VICTIMS of Alzheimer's disease face a postcode lottery to get treatment in East Lancashire, according to pressure groups.

Local patients are less likely to get drugs which may improve their lives than elsewhere in the North West -- and patients at Blackburn hospitals are more likely to lose out than at Burnley General.

The disease, which affects more than 5,000 East Lancashire people, gradually robs sufferers of speech, memory and other skills, but the new treatment -- a group of drugs called cholinsterase inhibitors -- seem to slow down the disease in clinical trials.

Experts aren't sure if they will change patients' lives, but some sufferers are convinced they work.

Campaigners have criticised the situation but East Lancashire health bosses has said it was not just a financial issue and they were not convinced that they were not convinced that the drug was effective.

East Lancashire Health Authority has advised doctors not to prescribe the drugs, which cost about £1,000 a year per patient, and aren't funding prescriptions unless patients take part in research.

Despite this, Burnley Healthcare NHS Trust has decided to allow consultants to prescribe the drugs where needed and pay for it themselves -- it's now costing them about £60,000 a year.

Blackburn, Hyndburn and Ribble Valley NHS Trust also decided to fund patients in a medicine for the elderly clinic, but has not yet decided whether to fund patients in the mental health unit memory clinic, which is still being developed. About 25 patients are taking the drugs.

Catherine Slough, North West representative of the Alzheimer's Disease Society, said it was no way to provide treatment.

She said a number of health authorities throughout the country had allocated large sums of cash to the treatment. She said the North West Lancashire Health Authority had allocated £100,000 towards the drug while Manchester Health Authority has decided to allow unlimited prescribing from their budget.

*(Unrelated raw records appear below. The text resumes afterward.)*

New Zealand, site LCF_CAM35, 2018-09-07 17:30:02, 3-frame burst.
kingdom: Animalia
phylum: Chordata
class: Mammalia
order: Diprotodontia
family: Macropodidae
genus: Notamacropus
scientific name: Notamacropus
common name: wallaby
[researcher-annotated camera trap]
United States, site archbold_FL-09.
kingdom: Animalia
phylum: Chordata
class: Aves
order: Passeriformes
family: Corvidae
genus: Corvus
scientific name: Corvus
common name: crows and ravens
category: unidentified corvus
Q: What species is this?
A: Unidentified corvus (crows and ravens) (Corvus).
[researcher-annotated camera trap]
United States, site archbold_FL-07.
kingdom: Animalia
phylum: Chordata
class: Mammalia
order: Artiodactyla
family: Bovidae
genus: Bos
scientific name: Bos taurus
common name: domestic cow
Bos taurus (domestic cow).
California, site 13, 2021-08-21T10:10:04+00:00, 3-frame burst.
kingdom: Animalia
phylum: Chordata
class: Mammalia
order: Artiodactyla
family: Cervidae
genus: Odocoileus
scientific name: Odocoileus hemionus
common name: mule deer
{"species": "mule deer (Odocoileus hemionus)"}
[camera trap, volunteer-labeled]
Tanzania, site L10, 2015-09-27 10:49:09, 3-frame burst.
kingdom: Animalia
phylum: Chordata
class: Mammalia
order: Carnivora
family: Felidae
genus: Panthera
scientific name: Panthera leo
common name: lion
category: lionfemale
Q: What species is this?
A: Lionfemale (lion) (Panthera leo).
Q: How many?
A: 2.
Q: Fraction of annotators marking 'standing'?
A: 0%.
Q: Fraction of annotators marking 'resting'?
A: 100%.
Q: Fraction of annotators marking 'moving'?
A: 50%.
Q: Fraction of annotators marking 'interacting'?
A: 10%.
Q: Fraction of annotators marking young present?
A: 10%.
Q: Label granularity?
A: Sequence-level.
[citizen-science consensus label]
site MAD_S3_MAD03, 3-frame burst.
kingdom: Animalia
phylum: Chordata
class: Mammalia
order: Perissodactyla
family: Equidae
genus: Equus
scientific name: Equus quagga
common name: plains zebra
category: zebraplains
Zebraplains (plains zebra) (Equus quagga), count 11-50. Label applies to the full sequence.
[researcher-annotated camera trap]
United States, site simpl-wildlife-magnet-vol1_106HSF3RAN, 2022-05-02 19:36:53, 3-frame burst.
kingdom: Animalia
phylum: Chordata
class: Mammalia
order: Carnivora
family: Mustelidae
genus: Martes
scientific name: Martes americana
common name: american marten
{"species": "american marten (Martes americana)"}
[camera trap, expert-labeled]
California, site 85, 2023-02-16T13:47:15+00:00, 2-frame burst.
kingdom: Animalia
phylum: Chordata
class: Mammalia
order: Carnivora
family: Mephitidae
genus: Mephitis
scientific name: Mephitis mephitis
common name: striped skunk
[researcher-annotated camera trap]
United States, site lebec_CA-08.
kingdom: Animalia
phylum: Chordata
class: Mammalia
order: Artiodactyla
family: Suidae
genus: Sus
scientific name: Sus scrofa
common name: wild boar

Ms Slough said: "Access to these medicines is patchy and inconsistent. Our members say these drugs are beneficial, some even feel it's reversed the symptoms, especially those who were prescribed it early."

She said the cost of the drugs was tiny compared to the cost of caring for people who could no longer look after themselves -- nursing homes can cost £500 a week.

Former Blackburn teacher David Lindsay-Coggins, whose wife Moira was diagnosed with Alzheimer's 10 years ago, said his gut feeling was that the drugs should be made available, although they come too late to help Moira. She was a brilliant linguist and now cannot speak, and barely recognises her husband.

He said: "When Moira was first diagnosed we tried everything, including homeopathy and other therapies. Now the only drug I can give her is love.

"It's terrible not to be able to do anything -- you feel so impotent. The sad thing seems to be that in some cases it seems to be a case of where you live as to whether you get the drugs or not."

The drugs are currently being reviewed by a Government body and Dr Stephen Morton, of the East Lancashire Health Authority, said they may reconsider their policy if it was decided they were worthwhile.

He said: "This is not just a financial issue. We don't know whether this is a useful drug or which groups could benefit. We also don't know what side-effects there could be."